> [PAGE TEXT]
-------

Pegahmagabow survived and returned to Canada a hero, only to be alienated by the very country he had served.  “He’s one of the first people who started organizing Indigenous peoples nationally,” Ruffo says. “People don’t realize that… He gets back from the war, and he has no veteran’s benefits… here is one of the most decorated heroes, and he can’t even get a loan to buy a cow.”

Sadly, Pegahmagabow’s experience is representative of all the Indigenous veterans that returned to Canada, says Ruffo. “People don’t realize how many Indigenous people signed up to fight for Canada and are in the military to this day. Nor do they know how [those people] were treated when they came back. Francis is the perfect symbol. He is a person who is larger than himself…”

Sounding Thunder is accessible to people who might not know anything about Pegahmagabow, says Ruffo. “In fact, actually it tells you everything you need to know about him in a very dramatic and inclusive and exciting way. Even people who may not even be interested in Francis, per se, but might have an interest in the First World War: it talks about the numbers and what happened to Canadians in general. It really immerses [the audience] right in that history… These are the kinds of stories that I think are going to push us forward as a country.”

-------

> [WORK INSTRUCTIONS]
Condense the paragraph beginning "Sadly, Pegahmagabow's experience" from the Pegahmagabow text above into a bulleted list of its main points.

> [MATERIAL]
-------

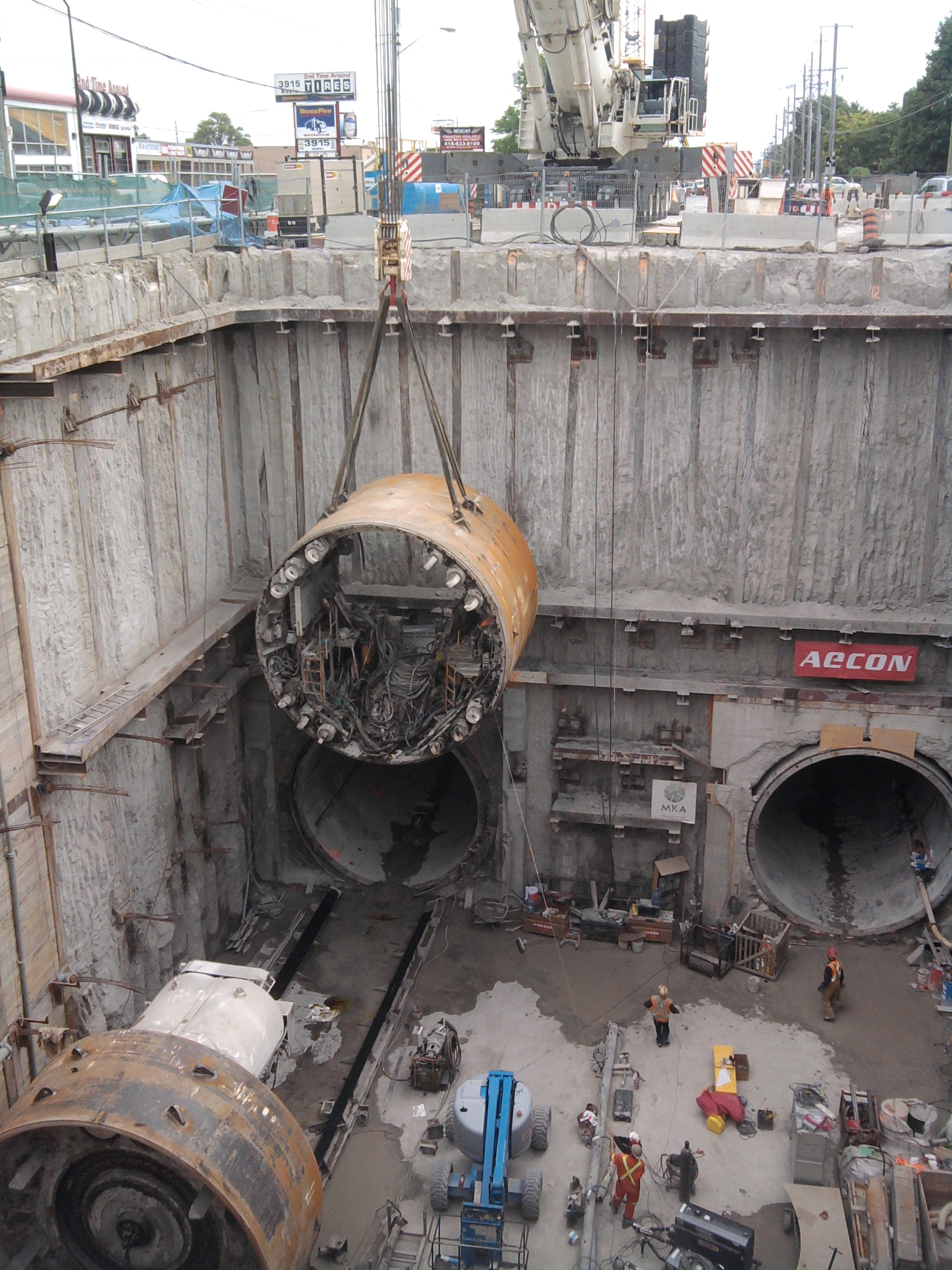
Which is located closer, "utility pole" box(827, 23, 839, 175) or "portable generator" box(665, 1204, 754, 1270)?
"portable generator" box(665, 1204, 754, 1270)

-------

> [EXERCISE SOLUTION]
- Ruffo says Pegahmagabow's experience represents that of all Indigenous veterans who returned to Canada.
- People don't realize how many Indigenous people signed up to fight for Canada and still serve in the military.
- Nor do they know how those veterans were treated when they came back.
- Ruffo calls Francis the perfect symbol, a person larger than himself.